Friday, July 4, 2008

Ch-Ch-Ch-Changes

I came home from work today, and my landlord was there, and said "I'm going to be showing your apartment to somebody now". I knew this was happening, and I thought I had come home late enough to avoid awkwardly sitting in here while people nosed around my living space, buuut I didn't. It's not really a big deal, people could nose around all they want. Even if they are the neighbours from three doors down. I am nosy too, I understand! Watching people walk through my apartment, just kind of hit home how close to the end it is, and in two months time, I'll be....somewhere, and that somewhere won't be here.

Moving out of the apartment is going to happen at the end of August. I have been mentally preparing myself for this since February. I really do love this apartment, but I find myself becoming more and more detached from it. Like, I can't really care. It is a place to sleep, and that's all I can let it be. I have a habit of becoming really attached to *home*. Home is a place that is mine, a safe little haven to come back to after a day away or a week away. It is where all my stuff is, and where I feel like I fit. I need that constant in my life to feel a semblance of sane. But right now, I don't have it. I have been slowly detaching my notion of this place as *home* for several months now, so that in August, I can walk away from it, and not feel as though I want to burst into tears.

I know it is just an apartment, and it was never really mine to begin with. I am merely a tenant. One in a long line of tenants who came before me, and a long line of tenants who will come after. It is not like I was planning to spend the rest of my life here, but I had grown to like it and moving all the time is a bloody drag. I understand the need for change though, and I have accepted it, and am even looking forward to what September may bring for me (cause as of right now smack dab in this moment I have no idea)...all that being said though, moving still sucks.

The location of this apartment ROCKS. My room is pretty.
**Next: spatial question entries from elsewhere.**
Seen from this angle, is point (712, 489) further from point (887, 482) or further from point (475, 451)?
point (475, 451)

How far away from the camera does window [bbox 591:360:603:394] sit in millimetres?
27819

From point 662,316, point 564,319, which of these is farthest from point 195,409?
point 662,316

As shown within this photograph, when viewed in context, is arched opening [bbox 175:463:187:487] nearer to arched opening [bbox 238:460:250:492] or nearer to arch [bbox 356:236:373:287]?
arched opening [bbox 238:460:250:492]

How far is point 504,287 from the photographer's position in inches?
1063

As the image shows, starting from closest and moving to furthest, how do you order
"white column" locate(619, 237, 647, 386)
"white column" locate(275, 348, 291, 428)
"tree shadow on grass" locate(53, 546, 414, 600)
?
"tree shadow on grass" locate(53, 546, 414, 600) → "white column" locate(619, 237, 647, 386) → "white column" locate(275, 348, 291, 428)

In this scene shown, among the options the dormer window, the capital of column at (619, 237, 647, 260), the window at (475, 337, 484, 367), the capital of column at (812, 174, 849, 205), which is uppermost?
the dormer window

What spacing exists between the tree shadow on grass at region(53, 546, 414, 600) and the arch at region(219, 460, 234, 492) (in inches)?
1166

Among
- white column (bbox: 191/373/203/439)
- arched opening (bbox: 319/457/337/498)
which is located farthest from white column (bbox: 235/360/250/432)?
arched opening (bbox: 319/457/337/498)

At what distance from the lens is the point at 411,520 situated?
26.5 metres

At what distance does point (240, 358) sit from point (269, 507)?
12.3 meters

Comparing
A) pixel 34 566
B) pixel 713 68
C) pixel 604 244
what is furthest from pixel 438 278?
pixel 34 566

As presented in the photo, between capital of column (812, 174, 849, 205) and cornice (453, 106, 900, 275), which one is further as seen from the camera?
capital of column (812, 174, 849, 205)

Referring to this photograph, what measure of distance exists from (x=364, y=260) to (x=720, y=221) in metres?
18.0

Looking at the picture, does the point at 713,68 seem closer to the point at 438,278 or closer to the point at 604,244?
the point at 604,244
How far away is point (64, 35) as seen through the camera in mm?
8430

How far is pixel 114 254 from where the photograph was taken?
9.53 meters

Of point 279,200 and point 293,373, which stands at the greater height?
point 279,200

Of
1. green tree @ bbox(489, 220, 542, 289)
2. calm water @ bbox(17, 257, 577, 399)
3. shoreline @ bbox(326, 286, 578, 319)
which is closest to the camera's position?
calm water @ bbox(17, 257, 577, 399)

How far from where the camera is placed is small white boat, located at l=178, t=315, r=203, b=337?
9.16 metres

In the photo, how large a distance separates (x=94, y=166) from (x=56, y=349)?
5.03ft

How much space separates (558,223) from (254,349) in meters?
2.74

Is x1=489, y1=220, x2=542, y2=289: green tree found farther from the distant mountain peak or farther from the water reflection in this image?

I have a closet big enough to fit all my clothes. The landlord is so so great. The apartment is huge. I need to let go of all these things.

The idea of moving again has hit me so hard, because it seems that this is the year of moving. And while I am perfectly fine with change, I still want a home base. When everything else in my life is in a sort of turmoil...at least I have the familiarity of my home. My parents recently moved out of the house that I grew up in. It was the only house I ever lived in, and while I completely understand and support their choice to move on up to the North side, it didn't make it any less difficult. Any time I drive down our old street, and see our old house, I still think, "there is my house." I'll never be able to go into it again, ever. It's not my house anymore. A whole lot of my life happened there, but it is no longer my house.

Perhaps I place too much emphasis, and get too attached to the places where I live. I just don't know. I can't imagine not being attached to the place that I live though. The actual house people live in, and the community that that house is within makes up so much of a person. The next place I move too, it's gotta last for a while. I need to establish a home base, a place where even though everything else is swirling around me, I can open the front door, and fit right in.